Qui donc clouait leur âme et leurs pieds à l’entrée ?
Pourquoi leur voix en eux était-elle rentrée ?
Qui les faisait ainsi balancer ?… Un regard.
Au fond de la caverne, un homme… un beau vieillard
Tenait dans ses genoux, comme une tendre mère,
Les deux jumeaux portés par l’aigle dans son aire ;
À leurs lèvres de rose il faisait ruisseler
L’ambre des pommes d’or qu’il venait de peler ;
Les deux enfants suçaient la goutte qui s’épanche,
En écartant des mains sa chevelure blanche ;
Et déjà la saveur, la voix douce et les ris,
De l’effroi sur leur bouche avait calmé les cris.

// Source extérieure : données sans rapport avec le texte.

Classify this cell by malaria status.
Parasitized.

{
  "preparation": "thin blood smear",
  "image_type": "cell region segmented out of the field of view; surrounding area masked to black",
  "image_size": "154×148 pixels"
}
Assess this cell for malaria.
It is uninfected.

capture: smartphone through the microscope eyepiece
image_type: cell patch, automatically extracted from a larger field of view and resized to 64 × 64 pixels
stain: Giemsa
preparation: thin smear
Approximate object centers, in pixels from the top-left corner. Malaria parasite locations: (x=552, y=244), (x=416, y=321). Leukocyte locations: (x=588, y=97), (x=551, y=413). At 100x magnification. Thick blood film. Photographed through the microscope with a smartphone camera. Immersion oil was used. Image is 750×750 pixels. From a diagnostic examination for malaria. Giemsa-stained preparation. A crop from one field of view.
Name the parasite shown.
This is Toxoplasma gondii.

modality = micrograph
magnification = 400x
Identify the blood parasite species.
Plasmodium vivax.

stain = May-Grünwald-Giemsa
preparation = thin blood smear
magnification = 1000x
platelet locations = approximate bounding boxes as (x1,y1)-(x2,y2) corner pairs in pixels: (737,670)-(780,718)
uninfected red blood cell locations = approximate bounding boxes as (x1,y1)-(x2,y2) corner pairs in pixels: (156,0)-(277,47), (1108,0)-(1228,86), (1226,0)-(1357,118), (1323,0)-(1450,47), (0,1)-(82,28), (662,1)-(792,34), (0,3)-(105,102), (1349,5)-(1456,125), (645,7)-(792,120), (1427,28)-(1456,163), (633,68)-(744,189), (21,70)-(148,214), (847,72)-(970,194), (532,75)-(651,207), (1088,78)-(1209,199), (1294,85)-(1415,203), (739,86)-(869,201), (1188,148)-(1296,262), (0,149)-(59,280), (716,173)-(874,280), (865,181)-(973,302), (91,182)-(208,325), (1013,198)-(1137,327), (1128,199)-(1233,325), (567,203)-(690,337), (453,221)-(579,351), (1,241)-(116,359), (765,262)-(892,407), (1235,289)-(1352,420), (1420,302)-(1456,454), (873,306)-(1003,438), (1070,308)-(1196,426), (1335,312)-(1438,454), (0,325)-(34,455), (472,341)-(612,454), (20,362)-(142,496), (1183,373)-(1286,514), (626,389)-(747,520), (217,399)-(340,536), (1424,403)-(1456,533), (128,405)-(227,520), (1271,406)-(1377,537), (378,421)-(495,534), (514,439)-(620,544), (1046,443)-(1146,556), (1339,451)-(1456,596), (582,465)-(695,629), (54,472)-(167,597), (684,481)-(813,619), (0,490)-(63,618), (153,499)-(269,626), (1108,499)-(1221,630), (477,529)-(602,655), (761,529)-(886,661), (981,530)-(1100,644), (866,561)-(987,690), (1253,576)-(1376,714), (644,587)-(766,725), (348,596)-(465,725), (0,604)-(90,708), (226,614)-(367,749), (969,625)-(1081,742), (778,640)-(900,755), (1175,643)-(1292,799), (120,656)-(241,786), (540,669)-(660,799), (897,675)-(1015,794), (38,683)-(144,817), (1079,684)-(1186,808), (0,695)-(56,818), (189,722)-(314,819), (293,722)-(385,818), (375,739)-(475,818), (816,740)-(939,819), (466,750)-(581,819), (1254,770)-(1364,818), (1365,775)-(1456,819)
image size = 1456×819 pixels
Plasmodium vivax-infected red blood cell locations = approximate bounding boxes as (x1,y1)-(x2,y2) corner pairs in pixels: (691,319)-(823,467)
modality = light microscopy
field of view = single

Ce vieillard n’avait pas l’aspect rude et sauvage
Des hommes dont Cédar avait vu le visage,
Ce front bas comprimé par un brutal instinct,
Cet œil dardant la flamme ou par la ruse éteint.
L’arche de son beau front, en ovale élancée,
Semblait se soulever pour porter la pensée.
L’âge avait élargi l’orbite de ses yeux,
La lumière en coulait comme une aube des cieux ;
De son regard pensif l’égale et pure flamme
Dans un charbon brûlant ne dardait pas son âme ;
Mais la réflexion le tempérait un peu,
Comme une main qu’on met entre l’œil et le feu.